» **SHORT EXERCISE**: Please retype the listing below word for word, keeping every line as it stands.

» **RECORDS PROVIDED**:
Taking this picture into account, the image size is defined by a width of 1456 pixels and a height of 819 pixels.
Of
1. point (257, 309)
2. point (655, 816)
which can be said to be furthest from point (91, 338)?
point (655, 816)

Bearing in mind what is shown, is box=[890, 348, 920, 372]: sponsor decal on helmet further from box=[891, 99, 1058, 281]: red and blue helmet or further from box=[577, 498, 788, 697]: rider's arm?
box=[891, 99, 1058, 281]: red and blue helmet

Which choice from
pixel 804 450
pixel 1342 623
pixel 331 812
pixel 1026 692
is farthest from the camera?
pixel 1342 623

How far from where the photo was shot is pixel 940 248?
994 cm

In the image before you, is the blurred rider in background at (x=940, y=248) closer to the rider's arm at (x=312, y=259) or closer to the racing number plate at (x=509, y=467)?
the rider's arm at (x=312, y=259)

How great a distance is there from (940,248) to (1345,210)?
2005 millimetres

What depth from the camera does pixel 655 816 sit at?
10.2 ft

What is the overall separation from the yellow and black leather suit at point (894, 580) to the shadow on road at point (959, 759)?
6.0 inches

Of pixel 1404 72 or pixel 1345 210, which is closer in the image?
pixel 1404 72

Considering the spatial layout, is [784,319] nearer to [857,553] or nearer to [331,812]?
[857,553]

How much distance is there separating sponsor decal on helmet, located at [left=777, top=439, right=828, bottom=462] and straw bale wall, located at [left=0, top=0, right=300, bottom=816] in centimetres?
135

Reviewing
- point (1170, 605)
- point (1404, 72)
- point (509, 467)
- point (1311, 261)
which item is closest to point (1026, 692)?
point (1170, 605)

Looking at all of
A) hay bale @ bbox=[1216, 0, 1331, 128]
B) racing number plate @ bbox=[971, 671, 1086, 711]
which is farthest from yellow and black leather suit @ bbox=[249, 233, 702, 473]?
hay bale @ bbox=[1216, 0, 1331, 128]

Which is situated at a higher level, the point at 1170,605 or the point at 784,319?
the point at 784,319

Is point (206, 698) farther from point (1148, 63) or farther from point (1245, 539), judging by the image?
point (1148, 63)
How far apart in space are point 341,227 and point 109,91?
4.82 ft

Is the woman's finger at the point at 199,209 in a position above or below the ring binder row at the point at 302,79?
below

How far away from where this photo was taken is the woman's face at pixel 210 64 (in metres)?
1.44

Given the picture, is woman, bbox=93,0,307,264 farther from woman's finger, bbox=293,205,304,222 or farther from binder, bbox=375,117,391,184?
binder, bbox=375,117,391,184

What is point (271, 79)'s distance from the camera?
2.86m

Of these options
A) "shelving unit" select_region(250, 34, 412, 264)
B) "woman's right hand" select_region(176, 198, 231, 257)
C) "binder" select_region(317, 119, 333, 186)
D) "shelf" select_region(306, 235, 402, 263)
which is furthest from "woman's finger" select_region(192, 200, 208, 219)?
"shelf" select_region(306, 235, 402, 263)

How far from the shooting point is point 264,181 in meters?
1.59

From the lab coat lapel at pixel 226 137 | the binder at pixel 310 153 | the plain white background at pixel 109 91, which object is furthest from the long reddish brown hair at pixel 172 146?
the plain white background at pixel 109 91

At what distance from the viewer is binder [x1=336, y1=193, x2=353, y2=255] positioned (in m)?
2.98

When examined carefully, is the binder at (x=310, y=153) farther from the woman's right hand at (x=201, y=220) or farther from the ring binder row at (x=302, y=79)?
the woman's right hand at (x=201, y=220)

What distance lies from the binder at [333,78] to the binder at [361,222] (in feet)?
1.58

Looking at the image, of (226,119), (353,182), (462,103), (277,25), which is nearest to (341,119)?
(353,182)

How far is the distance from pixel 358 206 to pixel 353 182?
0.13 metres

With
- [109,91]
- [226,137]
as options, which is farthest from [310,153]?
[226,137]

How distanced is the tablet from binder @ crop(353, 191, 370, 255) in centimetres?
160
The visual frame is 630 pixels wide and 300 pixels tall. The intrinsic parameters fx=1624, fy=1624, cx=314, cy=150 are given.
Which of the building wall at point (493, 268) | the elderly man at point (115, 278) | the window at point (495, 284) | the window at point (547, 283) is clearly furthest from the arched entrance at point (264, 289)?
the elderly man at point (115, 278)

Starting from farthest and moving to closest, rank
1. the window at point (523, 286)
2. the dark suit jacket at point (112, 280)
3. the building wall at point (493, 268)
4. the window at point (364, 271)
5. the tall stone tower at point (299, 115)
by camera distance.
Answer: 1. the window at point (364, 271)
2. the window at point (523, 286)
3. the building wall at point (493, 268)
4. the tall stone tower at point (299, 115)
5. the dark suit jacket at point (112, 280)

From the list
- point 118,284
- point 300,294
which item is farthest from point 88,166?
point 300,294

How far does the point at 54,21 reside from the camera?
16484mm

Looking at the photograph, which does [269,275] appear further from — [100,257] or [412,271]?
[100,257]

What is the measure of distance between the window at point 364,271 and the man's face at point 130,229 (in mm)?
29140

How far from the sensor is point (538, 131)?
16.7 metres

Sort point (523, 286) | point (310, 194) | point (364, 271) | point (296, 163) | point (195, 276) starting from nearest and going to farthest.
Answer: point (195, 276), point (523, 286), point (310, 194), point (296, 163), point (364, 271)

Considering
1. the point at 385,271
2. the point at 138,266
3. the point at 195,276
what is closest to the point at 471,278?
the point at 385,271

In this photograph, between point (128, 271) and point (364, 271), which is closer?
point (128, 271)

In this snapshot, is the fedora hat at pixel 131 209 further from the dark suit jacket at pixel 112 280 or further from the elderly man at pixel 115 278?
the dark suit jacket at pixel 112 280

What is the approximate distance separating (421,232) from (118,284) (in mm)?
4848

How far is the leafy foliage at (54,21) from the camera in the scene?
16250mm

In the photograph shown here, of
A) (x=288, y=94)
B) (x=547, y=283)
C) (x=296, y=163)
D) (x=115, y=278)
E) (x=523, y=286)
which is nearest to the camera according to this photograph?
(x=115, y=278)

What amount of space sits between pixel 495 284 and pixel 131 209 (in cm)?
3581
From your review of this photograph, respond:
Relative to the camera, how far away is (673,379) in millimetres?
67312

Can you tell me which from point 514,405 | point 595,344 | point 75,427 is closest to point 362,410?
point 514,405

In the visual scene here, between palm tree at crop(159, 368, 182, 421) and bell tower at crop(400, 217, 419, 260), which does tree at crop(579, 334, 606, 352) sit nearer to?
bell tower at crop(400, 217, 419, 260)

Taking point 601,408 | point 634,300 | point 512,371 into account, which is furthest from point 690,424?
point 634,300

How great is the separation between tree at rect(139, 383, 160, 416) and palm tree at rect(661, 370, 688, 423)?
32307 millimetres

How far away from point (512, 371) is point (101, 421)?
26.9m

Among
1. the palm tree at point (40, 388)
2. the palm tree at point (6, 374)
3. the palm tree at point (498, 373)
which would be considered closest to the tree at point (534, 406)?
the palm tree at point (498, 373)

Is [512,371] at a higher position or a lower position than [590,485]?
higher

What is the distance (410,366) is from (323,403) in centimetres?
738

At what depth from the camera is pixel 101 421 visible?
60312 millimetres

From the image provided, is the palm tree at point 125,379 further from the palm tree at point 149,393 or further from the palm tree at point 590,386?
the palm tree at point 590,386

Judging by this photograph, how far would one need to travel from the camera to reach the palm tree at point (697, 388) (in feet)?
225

» **SOLUTION TO THIS PROBLEM**:
Taking this picture into account, the image size is defined by a width of 1456 pixels and a height of 819 pixels.
Of
1. point (257, 309)
2. point (655, 816)
which can be said to be furthest from point (91, 338)?
point (655, 816)

Bearing in mind what is shown, is box=[890, 348, 920, 372]: sponsor decal on helmet further from box=[891, 99, 1058, 281]: red and blue helmet or further from box=[577, 498, 788, 697]: rider's arm?
box=[891, 99, 1058, 281]: red and blue helmet

Which choice from
pixel 804 450
pixel 1342 623
pixel 331 812
pixel 1026 692
is farthest from the camera?
pixel 1342 623

How far from where the photo was shot is pixel 940 248?
994 cm

In the image before you, is the blurred rider in background at (x=940, y=248) closer to the rider's arm at (x=312, y=259) or closer to the racing number plate at (x=509, y=467)?
the rider's arm at (x=312, y=259)

How great a distance is there from (940,248) to (1345,210)?
2005 millimetres

What depth from the camera does pixel 655 816 sit at?
10.2 ft

What is the overall separation from the yellow and black leather suit at point (894, 580) to the shadow on road at point (959, 759)?
6.0 inches

Of pixel 1404 72 or pixel 1345 210, which is closer in the image?
pixel 1404 72

Considering the spatial layout, is [784,319] nearer to [857,553] or nearer to [331,812]?
[857,553]

How much distance is there separating sponsor decal on helmet, located at [left=777, top=439, right=828, bottom=462] and straw bale wall, located at [left=0, top=0, right=300, bottom=816] in centimetres?
135

Reviewing
- point (1170, 605)
- point (1404, 72)
- point (509, 467)
- point (1311, 261)
which item is closest to point (1026, 692)?
point (1170, 605)

Looking at all of
A) hay bale @ bbox=[1216, 0, 1331, 128]
B) racing number plate @ bbox=[971, 671, 1086, 711]
which is farthest from yellow and black leather suit @ bbox=[249, 233, 702, 473]?
hay bale @ bbox=[1216, 0, 1331, 128]

Which is situated at a higher level, the point at 1170,605 or the point at 784,319?
the point at 784,319

Is point (206, 698) farther from point (1148, 63) or farther from point (1245, 539), judging by the image?
point (1148, 63)
How far apart in space are point 341,227 and point 109,91?
4.82 ft

Is the woman's finger at the point at 199,209 in a position above or below the ring binder row at the point at 302,79?
below

How far away from where this photo was taken is the woman's face at pixel 210 64 (in metres)?
1.44

Given the picture, is woman, bbox=93,0,307,264 farther from woman's finger, bbox=293,205,304,222 or farther from binder, bbox=375,117,391,184?
binder, bbox=375,117,391,184

What is point (271, 79)'s distance from the camera?
2.86m

Of these options
A) "shelving unit" select_region(250, 34, 412, 264)
B) "woman's right hand" select_region(176, 198, 231, 257)
C) "binder" select_region(317, 119, 333, 186)
D) "shelf" select_region(306, 235, 402, 263)
which is furthest from "woman's finger" select_region(192, 200, 208, 219)?
"shelf" select_region(306, 235, 402, 263)

How far from the shooting point is point 264,181 in meters?
1.59

From the lab coat lapel at pixel 226 137 | the binder at pixel 310 153 | the plain white background at pixel 109 91, which object is furthest from the long reddish brown hair at pixel 172 146?
the plain white background at pixel 109 91

At what distance from the viewer is binder [x1=336, y1=193, x2=353, y2=255] positioned (in m)?
2.98

When examined carefully, is the binder at (x=310, y=153) farther from the woman's right hand at (x=201, y=220) or farther from the ring binder row at (x=302, y=79)?
the woman's right hand at (x=201, y=220)

What distance lies from the binder at [333,78] to the binder at [361,222] (in feet)?
1.58

Looking at the image, of (226,119), (353,182), (462,103), (277,25), which is nearest to (341,119)?
(353,182)

How far is the distance from pixel 358 206 to pixel 353 182?
0.13 metres

With
- [109,91]
- [226,137]
as options, which is farthest from [310,153]?
[226,137]

How distanced is the tablet from binder @ crop(353, 191, 370, 255) in centimetres?
160
The visual frame is 630 pixels wide and 300 pixels tall. The intrinsic parameters fx=1624, fy=1624, cx=314, cy=150 are given.
Which of the building wall at point (493, 268) | the elderly man at point (115, 278) | the window at point (495, 284) | the window at point (547, 283) is clearly furthest from the arched entrance at point (264, 289)?
the elderly man at point (115, 278)

Starting from farthest and moving to closest, rank
1. the window at point (523, 286)
2. the dark suit jacket at point (112, 280)
3. the building wall at point (493, 268)
4. the window at point (364, 271)
5. the tall stone tower at point (299, 115)
by camera distance.
Answer: 1. the window at point (364, 271)
2. the window at point (523, 286)
3. the building wall at point (493, 268)
4. the tall stone tower at point (299, 115)
5. the dark suit jacket at point (112, 280)

From the list
- point 118,284
- point 300,294
which item is farthest from point 88,166?
point 300,294

How far does the point at 54,21 reside from the camera?
16484mm

Looking at the photograph, which does [269,275] appear further from — [100,257] or [412,271]?
[100,257]

What is the measure of distance between the window at point 364,271 and the man's face at point 130,229 (in mm)?
29140

How far from the sensor is point (538, 131)?
16.7 metres

Sort point (523, 286) | point (310, 194) | point (364, 271) | point (296, 163) | point (195, 276) starting from nearest and going to farthest.
Answer: point (195, 276), point (523, 286), point (310, 194), point (296, 163), point (364, 271)

Considering
1. the point at 385,271
2. the point at 138,266
3. the point at 195,276
what is closest to the point at 471,278?
the point at 385,271

In this photograph, between point (128, 271) and point (364, 271), which is closer?
point (128, 271)

In this snapshot, is the fedora hat at pixel 131 209 further from the dark suit jacket at pixel 112 280 or further from the elderly man at pixel 115 278?
the dark suit jacket at pixel 112 280

What is the approximate distance separating (421,232) from (118,284) (in mm)?
4848

How far is the leafy foliage at (54,21) from the camera in the scene?
16250mm

In the photograph shown here, of
A) (x=288, y=94)
B) (x=547, y=283)
C) (x=296, y=163)
D) (x=115, y=278)
E) (x=523, y=286)
which is nearest to the camera according to this photograph?
(x=115, y=278)

What amount of space sits between pixel 495 284 and pixel 131 209 (in cm)?
3581
From your review of this photograph, respond:
Relative to the camera, how far away is (673,379) in millimetres?
67312

Can you tell me which from point 514,405 | point 595,344 | point 75,427 is closest to point 362,410?
point 514,405

In the visual scene here, between palm tree at crop(159, 368, 182, 421) and bell tower at crop(400, 217, 419, 260), which does tree at crop(579, 334, 606, 352) sit nearer to?
bell tower at crop(400, 217, 419, 260)

Taking point 601,408 | point 634,300 | point 512,371 into account, which is furthest from point 690,424?
point 634,300

How great is the separation between tree at rect(139, 383, 160, 416) and palm tree at rect(661, 370, 688, 423)?
32307 millimetres

How far away from point (512, 371) is point (101, 421)?
26.9m

Among
1. the palm tree at point (40, 388)
2. the palm tree at point (6, 374)
3. the palm tree at point (498, 373)
which would be considered closest to the tree at point (534, 406)?
the palm tree at point (498, 373)

Is [512,371] at a higher position or a lower position than [590,485]?
higher

What is the distance (410,366) is from (323,403) in centimetres?
738

At what depth from the camera is pixel 101 421 visible?
60312 millimetres

From the image provided, is the palm tree at point 125,379 further from the palm tree at point 149,393 or further from the palm tree at point 590,386?
the palm tree at point 590,386

Judging by this photograph, how far would one need to travel from the camera to reach the palm tree at point (697, 388) (in feet)?
225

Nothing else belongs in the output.